Laboratory Investigation (2010) 90, 1091-1101; doi:10.1038/labinvest.2010.81; published online 26 April 2010″
“Structural and functional brain abnormalities have been described

in anorexia nervosa (AN). The objective of this study was to TGF-beta inhibitor examine whether there is abnormal regional brain activation during a working memory task not associated with any emotional stimuli in adolescent patients with anorexia and to detect possible changes after weight recovery.
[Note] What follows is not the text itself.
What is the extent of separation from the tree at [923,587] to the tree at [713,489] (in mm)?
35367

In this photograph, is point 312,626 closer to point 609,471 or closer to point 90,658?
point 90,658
Fourteen children and adolescents (age range 11-18 years) consecutively admitted with DSM-IV diagnosis of AN and fourteen control subjects of similar age were assessed by means of psychopathological scales and functional magnetic resonance imaging (fMRI) during a working memory task. After seven months of treatment and weight recovery, nine AN patients were reassessed. Before treatment, the AN group showed significantly higher activation than controls in temporal and parietal areas and especially in the temporal superior gyrus during performance of

the cognitive task. Control subjects did not show greater activation than AN patients in any region. A negative correlation was found between brain activation and body mass index and a positive correlation between activation and depressive symptomatology. At follow-up after weight recovery, AN patients showed a decrease in brain activation in these areas and did not present differences with respect to controls. These results show that adolescent AN patients showed hyperactivation in the parietal and especially the temporal lobe during a working see more memory task, suggesting that they must make an additional effort to perform at normal levels. This activation correlated with clinical variables. In these young patients, differences with respect to controls disappeared after weight recovery. (C) 2010 Elsevier Ltd. All rights reserved.”
“CD24 is a small, highly glycosylated cell surface protein that is linked to the membrane through a glycosyl-phosphatidylinositol anchor. It is overexpressed in many human carcinomas and its expression is linked to bad prognosis. Lately, lack or low expression

of CD24 was used to identify tumor stem cells resulting in conflicting data on the usefulness of this marker. In many Cediranib (AZD2171) immunohistochemical studies, the mAb SN3b was used but the epitope and specificity of this antibody have never been thoroughly investigated. In other studies based mainly on cytofluorographic analysis, the mAb ML-5 was applied. In this study, we compared the epitope of mAb SN3b to the CD24 mAbs SWA-11 and ML-5 that both bind to the core protein of CD24. Using tissue microarrays and affinity-purified CD24 glycoforms, we observed only a partial overlap of SN3b and SWA11 reactivity. The mAb SN3b recognizes sialic acid most likely on O-linked glycans that can occur independently of the CD24 protein backbone.